Assignment.
Find the lines in the records below that contain "Zealand", and report each of them.

Data extracts.

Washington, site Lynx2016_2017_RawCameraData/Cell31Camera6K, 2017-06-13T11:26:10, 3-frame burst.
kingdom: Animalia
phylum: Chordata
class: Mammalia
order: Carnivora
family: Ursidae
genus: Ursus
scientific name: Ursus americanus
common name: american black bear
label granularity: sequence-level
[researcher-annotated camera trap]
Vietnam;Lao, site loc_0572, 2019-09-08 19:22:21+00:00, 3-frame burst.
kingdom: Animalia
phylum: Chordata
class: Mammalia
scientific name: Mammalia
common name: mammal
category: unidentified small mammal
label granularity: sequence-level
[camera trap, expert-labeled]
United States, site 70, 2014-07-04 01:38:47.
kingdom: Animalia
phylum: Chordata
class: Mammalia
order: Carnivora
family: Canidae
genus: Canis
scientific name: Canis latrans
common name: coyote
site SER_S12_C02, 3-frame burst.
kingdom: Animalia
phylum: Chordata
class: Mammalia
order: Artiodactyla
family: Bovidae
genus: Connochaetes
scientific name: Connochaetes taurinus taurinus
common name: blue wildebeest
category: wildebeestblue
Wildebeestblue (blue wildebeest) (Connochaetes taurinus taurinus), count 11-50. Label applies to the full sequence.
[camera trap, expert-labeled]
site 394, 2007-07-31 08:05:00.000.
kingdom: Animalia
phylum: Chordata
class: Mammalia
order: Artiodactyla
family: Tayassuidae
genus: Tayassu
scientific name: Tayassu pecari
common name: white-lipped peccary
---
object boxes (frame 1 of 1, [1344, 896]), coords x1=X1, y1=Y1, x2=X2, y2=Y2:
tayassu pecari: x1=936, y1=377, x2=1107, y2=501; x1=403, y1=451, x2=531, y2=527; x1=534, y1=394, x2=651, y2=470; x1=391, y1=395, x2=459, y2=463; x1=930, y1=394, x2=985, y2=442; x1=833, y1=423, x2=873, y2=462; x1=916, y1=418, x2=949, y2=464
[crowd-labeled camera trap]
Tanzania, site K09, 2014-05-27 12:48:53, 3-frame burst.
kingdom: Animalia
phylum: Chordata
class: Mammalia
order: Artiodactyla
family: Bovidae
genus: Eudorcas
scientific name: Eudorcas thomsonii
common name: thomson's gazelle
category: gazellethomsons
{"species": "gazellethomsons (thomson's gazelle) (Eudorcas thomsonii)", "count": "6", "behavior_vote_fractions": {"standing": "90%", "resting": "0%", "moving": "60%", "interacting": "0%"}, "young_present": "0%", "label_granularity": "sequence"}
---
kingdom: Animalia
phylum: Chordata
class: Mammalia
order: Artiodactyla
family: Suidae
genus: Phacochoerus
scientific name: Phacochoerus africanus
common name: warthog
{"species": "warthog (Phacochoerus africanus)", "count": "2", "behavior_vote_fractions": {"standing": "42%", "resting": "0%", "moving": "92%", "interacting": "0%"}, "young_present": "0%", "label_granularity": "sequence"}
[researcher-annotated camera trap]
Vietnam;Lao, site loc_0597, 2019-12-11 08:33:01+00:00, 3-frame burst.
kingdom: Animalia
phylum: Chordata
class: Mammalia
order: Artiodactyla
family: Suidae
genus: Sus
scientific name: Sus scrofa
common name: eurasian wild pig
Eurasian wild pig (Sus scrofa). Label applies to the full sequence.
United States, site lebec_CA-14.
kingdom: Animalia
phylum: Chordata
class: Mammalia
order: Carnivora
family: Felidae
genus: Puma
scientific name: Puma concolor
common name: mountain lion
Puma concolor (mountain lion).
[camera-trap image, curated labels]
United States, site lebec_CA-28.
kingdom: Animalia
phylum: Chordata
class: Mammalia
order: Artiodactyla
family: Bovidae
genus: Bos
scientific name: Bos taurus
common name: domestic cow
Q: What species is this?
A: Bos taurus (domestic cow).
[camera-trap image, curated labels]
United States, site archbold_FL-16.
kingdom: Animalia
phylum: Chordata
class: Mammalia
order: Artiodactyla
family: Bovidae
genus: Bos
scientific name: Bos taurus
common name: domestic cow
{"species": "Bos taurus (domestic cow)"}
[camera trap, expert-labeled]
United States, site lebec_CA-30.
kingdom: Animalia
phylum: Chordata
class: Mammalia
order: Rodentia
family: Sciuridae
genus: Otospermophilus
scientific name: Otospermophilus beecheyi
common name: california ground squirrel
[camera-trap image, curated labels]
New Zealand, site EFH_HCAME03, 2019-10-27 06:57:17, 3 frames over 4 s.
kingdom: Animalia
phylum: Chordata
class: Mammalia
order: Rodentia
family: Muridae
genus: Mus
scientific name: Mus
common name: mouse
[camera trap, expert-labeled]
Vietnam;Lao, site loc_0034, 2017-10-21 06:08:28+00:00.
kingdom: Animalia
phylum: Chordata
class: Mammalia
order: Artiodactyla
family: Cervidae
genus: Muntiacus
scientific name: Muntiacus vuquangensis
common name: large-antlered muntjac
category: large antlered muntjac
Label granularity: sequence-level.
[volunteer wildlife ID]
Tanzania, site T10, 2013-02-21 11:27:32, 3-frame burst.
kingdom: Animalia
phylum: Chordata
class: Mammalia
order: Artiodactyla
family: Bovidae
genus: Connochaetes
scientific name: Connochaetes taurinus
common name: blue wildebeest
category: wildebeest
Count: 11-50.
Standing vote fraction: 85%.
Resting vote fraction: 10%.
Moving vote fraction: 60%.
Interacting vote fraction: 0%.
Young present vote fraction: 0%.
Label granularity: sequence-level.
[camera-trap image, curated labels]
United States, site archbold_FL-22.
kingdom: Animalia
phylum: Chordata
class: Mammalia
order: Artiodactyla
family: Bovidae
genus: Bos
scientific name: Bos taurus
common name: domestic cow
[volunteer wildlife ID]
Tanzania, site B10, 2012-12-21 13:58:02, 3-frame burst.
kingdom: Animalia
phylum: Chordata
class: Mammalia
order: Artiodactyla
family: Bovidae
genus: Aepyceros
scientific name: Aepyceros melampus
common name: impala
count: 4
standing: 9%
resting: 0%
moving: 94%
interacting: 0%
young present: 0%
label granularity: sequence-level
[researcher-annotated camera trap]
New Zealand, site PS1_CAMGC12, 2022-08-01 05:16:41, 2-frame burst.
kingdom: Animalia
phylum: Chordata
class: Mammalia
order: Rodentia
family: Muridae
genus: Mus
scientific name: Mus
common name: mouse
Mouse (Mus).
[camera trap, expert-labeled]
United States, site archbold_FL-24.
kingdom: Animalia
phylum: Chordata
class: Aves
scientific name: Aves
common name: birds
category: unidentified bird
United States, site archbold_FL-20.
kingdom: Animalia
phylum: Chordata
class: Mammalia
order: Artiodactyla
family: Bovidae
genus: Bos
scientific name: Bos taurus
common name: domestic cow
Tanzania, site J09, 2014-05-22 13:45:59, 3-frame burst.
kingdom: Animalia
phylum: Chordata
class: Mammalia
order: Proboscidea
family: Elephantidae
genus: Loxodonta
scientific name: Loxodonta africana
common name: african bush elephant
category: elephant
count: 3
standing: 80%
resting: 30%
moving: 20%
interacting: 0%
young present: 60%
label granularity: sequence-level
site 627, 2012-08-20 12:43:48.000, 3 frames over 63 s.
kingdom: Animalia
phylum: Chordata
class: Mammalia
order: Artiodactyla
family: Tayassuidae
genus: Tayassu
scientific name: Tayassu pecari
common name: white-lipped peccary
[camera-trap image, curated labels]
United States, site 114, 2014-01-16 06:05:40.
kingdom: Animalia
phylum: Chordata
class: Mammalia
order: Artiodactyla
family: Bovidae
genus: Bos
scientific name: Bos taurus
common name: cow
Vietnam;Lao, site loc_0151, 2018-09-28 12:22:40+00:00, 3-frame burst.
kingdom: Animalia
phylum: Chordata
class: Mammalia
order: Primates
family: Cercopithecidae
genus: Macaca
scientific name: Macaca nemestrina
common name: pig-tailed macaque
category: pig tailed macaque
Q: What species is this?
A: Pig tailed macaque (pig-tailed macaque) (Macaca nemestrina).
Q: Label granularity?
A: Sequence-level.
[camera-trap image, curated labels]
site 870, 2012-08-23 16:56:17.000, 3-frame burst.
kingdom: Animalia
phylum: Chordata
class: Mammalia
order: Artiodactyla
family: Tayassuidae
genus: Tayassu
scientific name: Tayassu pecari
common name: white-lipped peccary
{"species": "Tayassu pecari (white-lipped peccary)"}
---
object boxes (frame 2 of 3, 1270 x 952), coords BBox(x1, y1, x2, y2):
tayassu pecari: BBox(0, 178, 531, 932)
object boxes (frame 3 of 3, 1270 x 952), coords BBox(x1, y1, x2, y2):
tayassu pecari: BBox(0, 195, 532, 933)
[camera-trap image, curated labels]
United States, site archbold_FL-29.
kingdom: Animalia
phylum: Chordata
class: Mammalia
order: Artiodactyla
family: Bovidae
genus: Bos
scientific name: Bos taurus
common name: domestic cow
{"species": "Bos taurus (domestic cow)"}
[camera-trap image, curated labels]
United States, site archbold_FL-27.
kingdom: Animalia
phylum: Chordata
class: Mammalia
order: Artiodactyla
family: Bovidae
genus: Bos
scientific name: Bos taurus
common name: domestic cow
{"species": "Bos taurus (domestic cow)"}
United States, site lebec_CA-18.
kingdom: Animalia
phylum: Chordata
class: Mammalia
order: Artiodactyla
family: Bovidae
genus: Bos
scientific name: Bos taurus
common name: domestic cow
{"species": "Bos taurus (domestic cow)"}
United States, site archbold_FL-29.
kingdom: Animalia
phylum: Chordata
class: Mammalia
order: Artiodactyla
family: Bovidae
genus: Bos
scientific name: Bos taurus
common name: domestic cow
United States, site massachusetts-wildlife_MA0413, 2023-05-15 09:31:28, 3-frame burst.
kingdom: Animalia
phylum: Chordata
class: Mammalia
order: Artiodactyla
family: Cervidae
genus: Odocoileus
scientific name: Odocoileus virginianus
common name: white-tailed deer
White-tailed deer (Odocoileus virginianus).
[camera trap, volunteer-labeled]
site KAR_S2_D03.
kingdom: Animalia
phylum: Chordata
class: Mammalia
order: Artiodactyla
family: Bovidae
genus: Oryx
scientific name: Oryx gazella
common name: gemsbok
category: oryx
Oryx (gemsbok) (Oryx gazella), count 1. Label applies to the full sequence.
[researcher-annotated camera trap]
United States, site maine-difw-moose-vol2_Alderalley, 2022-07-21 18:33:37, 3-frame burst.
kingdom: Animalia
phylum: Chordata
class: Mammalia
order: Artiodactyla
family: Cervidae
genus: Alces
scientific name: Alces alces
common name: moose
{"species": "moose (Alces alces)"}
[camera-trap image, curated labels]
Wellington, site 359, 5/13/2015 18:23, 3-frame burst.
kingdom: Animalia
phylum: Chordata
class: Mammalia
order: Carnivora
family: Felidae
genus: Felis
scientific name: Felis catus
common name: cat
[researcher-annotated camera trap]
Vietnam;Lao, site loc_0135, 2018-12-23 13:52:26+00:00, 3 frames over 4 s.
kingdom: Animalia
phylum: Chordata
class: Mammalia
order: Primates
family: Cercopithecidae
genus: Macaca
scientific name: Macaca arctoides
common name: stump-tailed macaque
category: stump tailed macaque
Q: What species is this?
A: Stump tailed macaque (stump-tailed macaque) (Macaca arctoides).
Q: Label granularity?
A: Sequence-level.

Task answer.
New Zealand, site EFH_HCAME03, 2019-10-27 06:57:17, 3 frames over 4 s.
New Zealand, site PS1_CAMGC12, 2022-08-01 05:16:41, 2-frame burst.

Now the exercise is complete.